Roanoke Times Copyright (c) 1995, Landmark Communications, Inc. DATE: SATURDAY, June 24, 1995 TAG: 9506270012 SECTION: VIRGINIA PAGE: A-1 EDITION: METRO SOURCE: RICHARD FOSTER STAFF WRITER DATELINE: TIMBERLAKE LENGTH: Long
When the dam went, it took with it a life, a lake and a lot of good intentions.
It left behind devastation for miles.
After a day of rain, the aging Timberlake dam in Campbell County burst Thursday about 10:45 p.m., sending torrents of water into nearby Buffalo Creek. The swollen stream quickly swallowed a bridge a mile away on U.S. 460 at the Bedford County line and knocked stalled cars from the road.
Carter Martin, a 41-year-old volunteer rescuer who lived and grew up by the lake, died trying to reach the submerged cars, not knowing that everyone in them had escaped. Friday morning, people in this tight-knit community awoke to find they no longer had him or the lake for a neighbor.
What once was a green, thriving lake with docks and boats and fish is now a muddy crater, a mile square. The community's main road is severed, divided by a 130-foot chasm where the water tore the dam apart.
"I came home just in time to see the lake disappear," Scott Anderson said. "I drove around and - ' Wow! There's no lake.' It's just a mudhole.
"If anyone asks me now where I live, I'll have to say Timber Creek, because it's not a lake anymore."
George Schrader, vice president of the local homeowners' association, stood beside the earth-and-stone dam Thursday night and watched it blow, sending dozens of boats and canoes through the breach. "It sounded like several freight trains going through the woods," he said.
Before the flood, the association was trying to get funds to upgrade its privately owned dam, which was built in 1926, and to dredge silt from the lake. Now, the association faces a bigger challenge - replacing the dam and lake.
"We'll have to try pursuing some kind of disaster funding," Schrader said. "If we don't, it could really be a long-term thing." The association held an emergency meeting Friday night to discuss other methods of funding, including setting up a board with the power to impose a quasi-tax on lake residents.
Timberlake was established in 1926 as a private resort community with a beach, golf course and log cabins for rent, catering to well-to-do Lynchburg families. During the Depression, the resort went bankrupt and the lakefront property was sold to developers. In recent years, the homeowners' association took control of the lake and residents built a lifestyle around it.

Stored data:
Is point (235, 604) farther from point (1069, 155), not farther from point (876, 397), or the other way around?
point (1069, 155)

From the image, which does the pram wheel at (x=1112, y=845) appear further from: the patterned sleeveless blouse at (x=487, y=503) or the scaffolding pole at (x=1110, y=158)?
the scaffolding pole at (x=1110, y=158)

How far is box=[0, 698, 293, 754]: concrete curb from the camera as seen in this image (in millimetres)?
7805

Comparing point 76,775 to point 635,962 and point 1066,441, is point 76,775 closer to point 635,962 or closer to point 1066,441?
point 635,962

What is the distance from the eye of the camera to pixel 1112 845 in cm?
--
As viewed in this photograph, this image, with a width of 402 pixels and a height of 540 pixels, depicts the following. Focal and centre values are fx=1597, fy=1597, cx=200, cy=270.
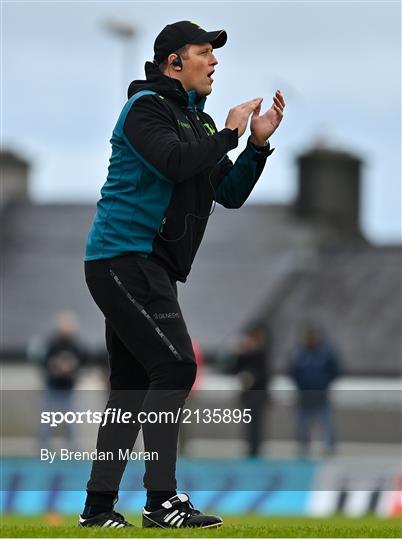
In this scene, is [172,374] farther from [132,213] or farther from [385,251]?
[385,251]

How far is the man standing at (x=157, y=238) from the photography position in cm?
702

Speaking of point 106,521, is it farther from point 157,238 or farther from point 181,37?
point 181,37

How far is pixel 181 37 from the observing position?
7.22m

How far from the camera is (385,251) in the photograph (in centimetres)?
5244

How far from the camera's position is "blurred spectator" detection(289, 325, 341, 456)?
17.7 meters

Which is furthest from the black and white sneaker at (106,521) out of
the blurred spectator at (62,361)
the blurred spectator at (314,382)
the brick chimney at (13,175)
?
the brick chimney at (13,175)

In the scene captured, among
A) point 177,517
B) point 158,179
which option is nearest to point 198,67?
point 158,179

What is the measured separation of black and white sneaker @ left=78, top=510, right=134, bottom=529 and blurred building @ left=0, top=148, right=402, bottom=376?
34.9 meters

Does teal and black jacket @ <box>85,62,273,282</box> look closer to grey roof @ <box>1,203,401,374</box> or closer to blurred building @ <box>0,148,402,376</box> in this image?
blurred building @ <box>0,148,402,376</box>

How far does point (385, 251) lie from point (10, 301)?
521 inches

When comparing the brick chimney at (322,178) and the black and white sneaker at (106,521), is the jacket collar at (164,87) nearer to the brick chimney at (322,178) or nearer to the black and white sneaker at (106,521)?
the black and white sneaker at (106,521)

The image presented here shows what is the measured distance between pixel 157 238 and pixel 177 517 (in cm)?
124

» **Exercise instructions**
A - Rewrite the part of the Timberlake dam article starting with "After a day" and going on through "the dam apart.", putting "muddy basin" in place of "muddy crater".
B - Carry on the article about the Timberlake dam failure from the point where it stops.
The lines have nothing to do with the work on the article.

» **Solved problems**
A -
After a day of rain, the aging Timberlake dam in Campbell County burst Thursday about 10:45 p.m., sending torrents of water into nearby Buffalo Creek. The swollen stream quickly swallowed a bridge a mile away on U.S. 460 at the Bedford County line and knocked stalled cars from the road.
Carter Martin, a 41-year-old volunteer rescuer who lived and grew up by the lake, died trying to reach the submerged cars, not knowing that everyone in them had escaped. Friday morning, people in this tight-knit community awoke to find they no longer had him or the lake for a neighbor.
What once was a green, thriving lake with docks and boats and fish is now a muddy basin, a mile square. The community's main road is severed, divided by a 130-foot chasm where the water tore the dam apart.

B -
"Our summer went right down the lake when the dam went," B. Falwell said. A planned swimming and boating party planned for today for neighbors with birthdays in June will be changed or canceled.
"The rest of the stuff can be fixed," said Charles Falwell, B. Falwell's husband and a former homeowners' association president. "To lose a resident out on the lake who was out volunteering to help others, that was a shame."
Martin was a full-time Lynchburg fireman who also volunteered with the Brookville-Timberlake Volunteer Fire Department. He was running for the Campbell County School Board and is survived by his wife and baby daughter.
He and several other volunteer rescuers waded into the deep, fast-flowing waters beside the bridge on U.S. 460, trying to save people they thought were trapped in three cars that went over the bridge. The rescuers were tied to a rope that was tethered to a fire engine and were not wearing life vests, according to a member of the Lynchburg Life Saving Crew.
Martin stumbled, went underwater and was trapped. He was pulled from the water and died at a Lynchburg hospital.
Two other rescuers with the Lynchburg Life Saving Crew were thrown from a rescue boat by rough waters coming under the bridge. The men were swept downstream and suffered cuts and bruises. They were hospitalized and later released.
A witness said the cars were trapped in high water on the bridge, and the drivers and passengers all fled the cars, which later were carried off the bridge by the current.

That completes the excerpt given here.